#### Task item
Please output the lines shown below exactly as they appear.

#### Source data

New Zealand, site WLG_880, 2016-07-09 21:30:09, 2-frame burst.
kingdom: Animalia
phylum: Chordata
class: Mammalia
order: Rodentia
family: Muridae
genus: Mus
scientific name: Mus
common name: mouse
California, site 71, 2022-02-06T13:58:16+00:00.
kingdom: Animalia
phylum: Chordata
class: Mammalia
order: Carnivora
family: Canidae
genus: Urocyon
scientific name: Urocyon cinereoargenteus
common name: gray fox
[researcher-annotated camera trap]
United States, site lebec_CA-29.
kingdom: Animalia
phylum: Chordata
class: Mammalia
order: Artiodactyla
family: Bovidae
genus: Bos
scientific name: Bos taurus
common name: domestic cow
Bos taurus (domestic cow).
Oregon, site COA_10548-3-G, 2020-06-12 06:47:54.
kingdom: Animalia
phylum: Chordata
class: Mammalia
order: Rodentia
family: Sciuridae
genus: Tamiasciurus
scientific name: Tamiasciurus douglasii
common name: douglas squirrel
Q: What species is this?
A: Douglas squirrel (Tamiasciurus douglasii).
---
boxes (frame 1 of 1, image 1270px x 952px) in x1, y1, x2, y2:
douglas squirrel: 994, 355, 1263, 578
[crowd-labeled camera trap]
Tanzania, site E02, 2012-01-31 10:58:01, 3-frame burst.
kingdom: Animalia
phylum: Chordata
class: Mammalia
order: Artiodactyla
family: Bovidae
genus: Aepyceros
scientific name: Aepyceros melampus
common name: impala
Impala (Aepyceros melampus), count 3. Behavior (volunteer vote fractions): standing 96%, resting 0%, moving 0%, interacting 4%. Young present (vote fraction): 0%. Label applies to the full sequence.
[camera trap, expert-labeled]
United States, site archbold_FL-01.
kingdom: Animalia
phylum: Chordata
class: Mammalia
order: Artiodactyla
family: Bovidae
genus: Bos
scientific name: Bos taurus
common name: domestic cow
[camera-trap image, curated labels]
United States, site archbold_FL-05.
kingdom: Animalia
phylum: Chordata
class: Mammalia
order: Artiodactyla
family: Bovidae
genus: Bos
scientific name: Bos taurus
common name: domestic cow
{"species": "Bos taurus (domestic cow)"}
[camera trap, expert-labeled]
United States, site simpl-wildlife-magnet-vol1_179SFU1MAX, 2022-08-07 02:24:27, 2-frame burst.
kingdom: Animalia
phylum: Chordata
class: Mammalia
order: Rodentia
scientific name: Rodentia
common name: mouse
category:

#### Reply
New Zealand, site WLG_880, 2016-07-09 21:30:09, 2-frame burst.
kingdom: Animalia
phylum: Chordata
class: Mammalia
order: Rodentia
family: Muridae
genus: Mus
scientific name: Mus
common name: mouse
California, site 71, 2022-02-06T13:58:16+00:00.
kingdom: Animalia
phylum: Chordata
class: Mammalia
order: Carnivora
family: Canidae
genus: Urocyon
scientific name: Urocyon cinereoargenteus
common name: gray fox
[researcher-annotated camera trap]
United States, site lebec_CA-29.
kingdom: Animalia
phylum: Chordata
class: Mammalia
order: Artiodactyla
family: Bovidae
genus: Bos
scientific name: Bos taurus
common name: domestic cow
Bos taurus (domestic cow).
Oregon, site COA_10548-3-G, 2020-06-12 06:47:54.
kingdom: Animalia
phylum: Chordata
class: Mammalia
order: Rodentia
family: Sciuridae
genus: Tamiasciurus
scientific name: Tamiasciurus douglasii
common name: douglas squirrel
Q: What species is this?
A: Douglas squirrel (Tamiasciurus douglasii).
---
boxes (frame 1 of 1, image 1270px x 952px) in x1, y1, x2, y2:
douglas squirrel: 994, 355, 1263, 578
[crowd-labeled camera trap]
Tanzania, site E02, 2012-01-31 10:58:01, 3-frame burst.
kingdom: Animalia
phylum: Chordata
class: Mammalia
order: Artiodactyla
family: Bovidae
genus: Aepyceros
scientific name: Aepyceros melampus
common name: impala
Impala (Aepyceros melampus), count 3. Behavior (volunteer vote fractions): standing 96%, resting 0%, moving 0%, interacting 4%. Young present (vote fraction): 0%. Label applies to the full sequence.
[camera trap, expert-labeled]
United States, site archbold_FL-01.
kingdom: Animalia
phylum: Chordata
class: Mammalia
order: Artiodactyla
family: Bovidae
genus: Bos
scientific name: Bos taurus
common name: domestic cow
[camera-trap image, curated labels]
United States, site archbold_FL-05.
kingdom: Animalia
phylum: Chordata
class: Mammalia
order: Artiodactyla
family: Bovidae
genus: Bos
scientific name: Bos taurus
common name: domestic cow
{"species": "Bos taurus (domestic cow)"}
[camera trap, expert-labeled]
United States, site simpl-wildlife-magnet-vol1_179SFU1MAX, 2022-08-07 02:24:27, 2-frame burst.
kingdom: Animalia
phylum: Chordata
class: Mammalia
order: Rodentia
scientific name: Rodentia
common name: mouse
category:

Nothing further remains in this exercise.